Of course, it is impossible to compare the security of these systems experimentally, since this would involve simulating unknown attacks. But we have shown above that the GACD approach gives a better theoretical guarantee of security than that of [5, 6, 33], which defines security based on a game, rather than on the conjectured hardness of a known computational problem.

5 Conclusion

Our work has produced an OPE scheme based on the general approximate common divisor problem (GACDP). This appears to be the first OPE scheme to be based on a computational hardness primitive, rather than a security game. We have described and discussed the scheme, and proved its security properties, in Sect. 2. In Sect. 4 we have reported on experiments to evaluate its practical efficacy, and compare this with the scheme of [6]. Our results show that our scheme is very efficient, since there are O(1) arithmetic operations for encryption and decryption. As a trade-off against the time complexity of our algorithms, our scheme produces larger ciphertexts, \(\sim \) 3.67 times the number of bits of the plaintext. However, as pointed out in Sect. 4, ciphertext sizes had minimal impact on the running time of the MR job used in our experiments.

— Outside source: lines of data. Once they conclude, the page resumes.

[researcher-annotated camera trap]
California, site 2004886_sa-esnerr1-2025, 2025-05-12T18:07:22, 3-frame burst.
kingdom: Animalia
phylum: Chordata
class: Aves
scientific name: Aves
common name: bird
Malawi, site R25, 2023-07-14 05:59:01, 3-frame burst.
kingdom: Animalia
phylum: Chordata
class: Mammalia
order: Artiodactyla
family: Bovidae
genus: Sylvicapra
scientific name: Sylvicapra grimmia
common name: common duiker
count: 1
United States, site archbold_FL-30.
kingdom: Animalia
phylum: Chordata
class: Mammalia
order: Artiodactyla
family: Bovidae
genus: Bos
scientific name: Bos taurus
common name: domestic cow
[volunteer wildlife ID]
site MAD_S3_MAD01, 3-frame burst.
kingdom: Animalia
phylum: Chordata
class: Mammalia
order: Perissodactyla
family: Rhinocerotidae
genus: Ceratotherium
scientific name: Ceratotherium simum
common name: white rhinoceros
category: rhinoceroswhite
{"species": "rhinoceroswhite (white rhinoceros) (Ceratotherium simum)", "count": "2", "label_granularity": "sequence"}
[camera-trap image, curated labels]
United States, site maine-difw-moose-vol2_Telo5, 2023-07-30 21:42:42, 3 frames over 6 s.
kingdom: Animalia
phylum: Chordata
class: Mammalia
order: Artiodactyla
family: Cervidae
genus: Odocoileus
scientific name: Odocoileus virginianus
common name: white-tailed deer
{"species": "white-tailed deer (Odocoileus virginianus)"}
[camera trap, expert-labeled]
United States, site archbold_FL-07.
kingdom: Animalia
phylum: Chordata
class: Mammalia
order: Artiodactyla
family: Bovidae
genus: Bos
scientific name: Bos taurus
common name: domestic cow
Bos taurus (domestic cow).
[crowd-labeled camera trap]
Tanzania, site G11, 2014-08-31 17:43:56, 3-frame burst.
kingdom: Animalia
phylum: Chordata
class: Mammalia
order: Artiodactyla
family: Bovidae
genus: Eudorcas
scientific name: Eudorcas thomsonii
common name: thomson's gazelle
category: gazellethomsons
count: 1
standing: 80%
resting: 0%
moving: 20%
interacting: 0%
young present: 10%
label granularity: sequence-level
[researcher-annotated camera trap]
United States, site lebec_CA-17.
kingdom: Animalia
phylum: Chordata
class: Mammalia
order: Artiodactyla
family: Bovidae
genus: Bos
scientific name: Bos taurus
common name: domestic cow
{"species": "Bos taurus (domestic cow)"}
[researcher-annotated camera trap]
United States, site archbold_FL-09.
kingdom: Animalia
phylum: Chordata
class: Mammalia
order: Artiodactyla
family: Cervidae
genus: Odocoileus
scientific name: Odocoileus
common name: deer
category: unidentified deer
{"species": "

With regard to our stated purpose, our experimental results show that the efficiency of our scheme makes it suitable for practical computations in the cloud.

We have noted that, like any “true” OPE, our scheme cannot guarantee indistinguishability under CPA [6], unlike the non-OPE protocols of Popa and others [21, 29]. However, with proper choice of parameters, we believe that its security is strong enough for the purpose for which it is intended: outsourcing of computation to the cloud.